Replicate Design Object for a Two-phase Sample

Derives a replicate design object for a two-phase sample, based on a replicate design object created for the first phase sample. The full-sample and replicate weights are adjusted to implement the reweighted expansion estimator (REE).

Usage

derive_twophase_rep_design(
  design,
  phase_two_indicators,
  phase_two_probs,
  phase_two_strata = NULL
)

Arguments

design: A replicate survey design object for the first phase sample.
phase_two_indicators: A string giving the name of a variable in the data that indicates which cases are selected for the phase two sample.
phase_two_probs: A string giving the name of a variable in the data that represents the inclusion probabilities for the second-phase sampling.
phase_two_strata: A string giving the name of the stratification variable for the second phase sample, or NULL (the default) if the second-phase sampling was not stratified.

Value

A replicate survey design object, containing only the observations from the second phase sample.
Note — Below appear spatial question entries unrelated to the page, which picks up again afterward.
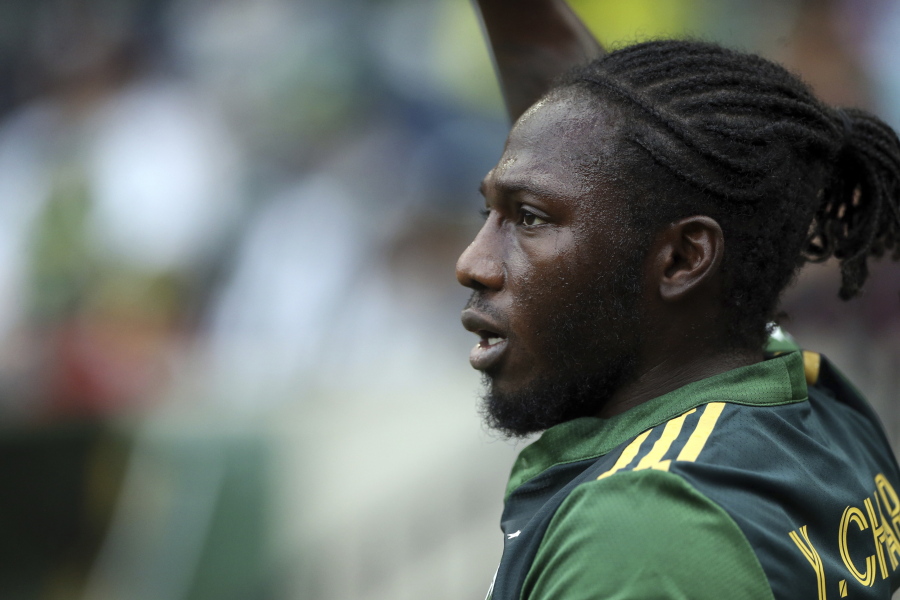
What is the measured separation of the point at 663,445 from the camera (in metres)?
1.56

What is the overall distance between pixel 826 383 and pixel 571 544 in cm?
137

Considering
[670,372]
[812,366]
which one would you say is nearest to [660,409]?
[670,372]

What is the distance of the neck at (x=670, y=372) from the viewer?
187cm

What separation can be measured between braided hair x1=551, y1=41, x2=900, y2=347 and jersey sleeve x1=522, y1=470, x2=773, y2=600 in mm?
651

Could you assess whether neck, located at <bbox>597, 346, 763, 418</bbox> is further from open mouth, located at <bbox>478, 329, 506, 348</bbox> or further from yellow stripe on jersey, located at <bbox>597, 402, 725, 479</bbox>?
open mouth, located at <bbox>478, 329, 506, 348</bbox>

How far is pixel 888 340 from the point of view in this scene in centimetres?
552

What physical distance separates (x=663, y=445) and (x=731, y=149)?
2.23 feet

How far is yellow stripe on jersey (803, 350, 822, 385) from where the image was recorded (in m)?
2.33

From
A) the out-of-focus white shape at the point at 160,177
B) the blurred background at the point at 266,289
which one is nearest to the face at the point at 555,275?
the blurred background at the point at 266,289

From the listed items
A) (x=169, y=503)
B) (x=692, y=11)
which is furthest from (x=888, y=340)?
(x=169, y=503)

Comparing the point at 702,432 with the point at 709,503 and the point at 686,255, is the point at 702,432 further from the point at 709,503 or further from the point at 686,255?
the point at 686,255

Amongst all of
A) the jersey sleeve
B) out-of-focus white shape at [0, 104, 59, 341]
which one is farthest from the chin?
out-of-focus white shape at [0, 104, 59, 341]

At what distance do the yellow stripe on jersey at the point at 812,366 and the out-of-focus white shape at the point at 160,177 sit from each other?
17.4 feet

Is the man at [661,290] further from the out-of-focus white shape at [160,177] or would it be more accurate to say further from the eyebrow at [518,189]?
the out-of-focus white shape at [160,177]
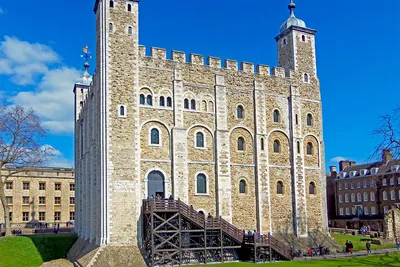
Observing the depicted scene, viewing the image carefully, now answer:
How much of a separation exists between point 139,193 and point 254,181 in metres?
9.55

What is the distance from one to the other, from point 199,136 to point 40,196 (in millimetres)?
31641

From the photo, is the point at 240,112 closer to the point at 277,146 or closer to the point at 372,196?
the point at 277,146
The full-sample and replicate weights are adjusted using the approach developed by Kim and Yu (2011).

Details

This function adjusts the full-sample and replicate weights so that they correspond to the reweighted expansion estimator (REE), as described in Kim and Yu (2011). Note that the REE gives different estimates than the double expansion estimator (DEE), which is what is implemented by the function survey::twophase().

The REE weights for the second-phase sample are derived in two steps. First, the phase-one weights are divided by the second-phase conditional inclusion probabilities. Next, the resulting weights for the second-phase sample undergo a post-stratification adjustment, where the phase-two sampling strata are the post-strata. This ensures that the weight sums for the second-phase sample in each second-phase stratum match the corresponding weight sums for the entire first-phase sample.

See Kim and Yu (2011) for the underlying theory behind this method. Section 4 of Opsomer et al. (2016) provides a clear summary of the method, in the context of discussing its application to successive difference replication weights.

Opsomer et al. (2016) point out that special care is needed when the second-phase sampling method uses systematic sampling. In this case, the user should identify any implicit strata created by the the second-phase systematic sampling. The variable phase_two_strata should be defined so as to represent the combination of explicit and implicit strata.

If the cube method was used for the second-phase sampling, then this function's approach to variance estimation will overestimate variance due to second-phase sampling, unless additional calibration is applied. After calling this function, use the function calibrate_to_sample() to calibrate the totals for balancing variables.

References

Kim, J. K., and Yu, C. L. (2011), "Replication Variance Estimation under Two-Phase Sampling." Survey Methodology, 37, 67–74. https://www150.statcan.gc.ca/n1/en/pub/12-001-x/2011001/article/11448-eng.pdf

Opsomer, J. D., Jay Breidt, F., White, M., and Li, Y. (2016). "Successive Difference Replication Variance Estimation in Two-Phase Sampling." Journal of Survey Statistics and Methodology, 4(1), 43–70. https://doi.org/10.1093/jssam/smv033

Examples

# Create example data
phase_one_data <- data.frame(
  id = c(1, 2, 3, 4, 5, 6, 7, 8),
  x  = c(109, 95, 86, 102, 106, 105, 106, 115),
  y  = c(103, 60, 92, 76, 104, 132, 127, 88),
  PHASE_ONE_PSU     = c(1, 2, 3, 4, 5, 6, 7, 8),
  PHASE_ONE_WGT     = rep(100, times = 8),
  PHASE_TWO_STRATA  = rep(c(1,2), each = 4),
  PHASE_TWO_PROB    = rep(c(0.5, 0.75), each = 4),
  PHASE_TWO_SAMPLED = c(TRUE, TRUE, FALSE, FALSE, 
                        TRUE, TRUE, TRUE, FALSE)
)

# Create replicate weights for the first phase
phase_one_design <- svydesign(
  data    = phase_one_data,
  ids     = ~ PHASE_ONE_PSU,
  weights = ~ PHASE_ONE_WGT
)

phase_one_rep_design <- phase_one_design |>
  as.svrepdesign(type = "JK1")

# Derive a replicate design for the two-phase sample
phase_two_rep_design <- derive_twophase_rep_design(
  design               = phase_one_rep_design,
  phase_two_indicators = "PHASE_TWO_SAMPLED",
  phase_two_probs      = "PHASE_TWO_PROB",
  phase_two_strata     = "PHASE_TWO_STRATA"
)
#> Warning: Setting `mse` to TRUE; variance estimates will be centered around full-sample estimate, not mean of replicates.

# Check estimates (and standard errors)
svytotal(x = ~ x + y, design = phase_two_rep_design)
#>   total      SE
#> x 83067  3225.6
#> y 81000 11925.7
svytotal(x = ~ x + y, design = phase_one_rep_design)
#>   total     SE
#> x 82400 2520.8
#> y 78200 6863.2

# Additional calibration to improve precision
# and align estimates with first-phase sample
# (NOTE: important to correctly specify `control_col_matches`)
calibrated_phase_two_rep_design <- calibrate_to_sample(
  primary_rep_design  = phase_two_rep_design,
  control_rep_design  = phase_one_rep_design,
  cal_formula         = ~ x,
  control_col_matches = seq_len(ncol(phase_two_rep_design$repweights))
)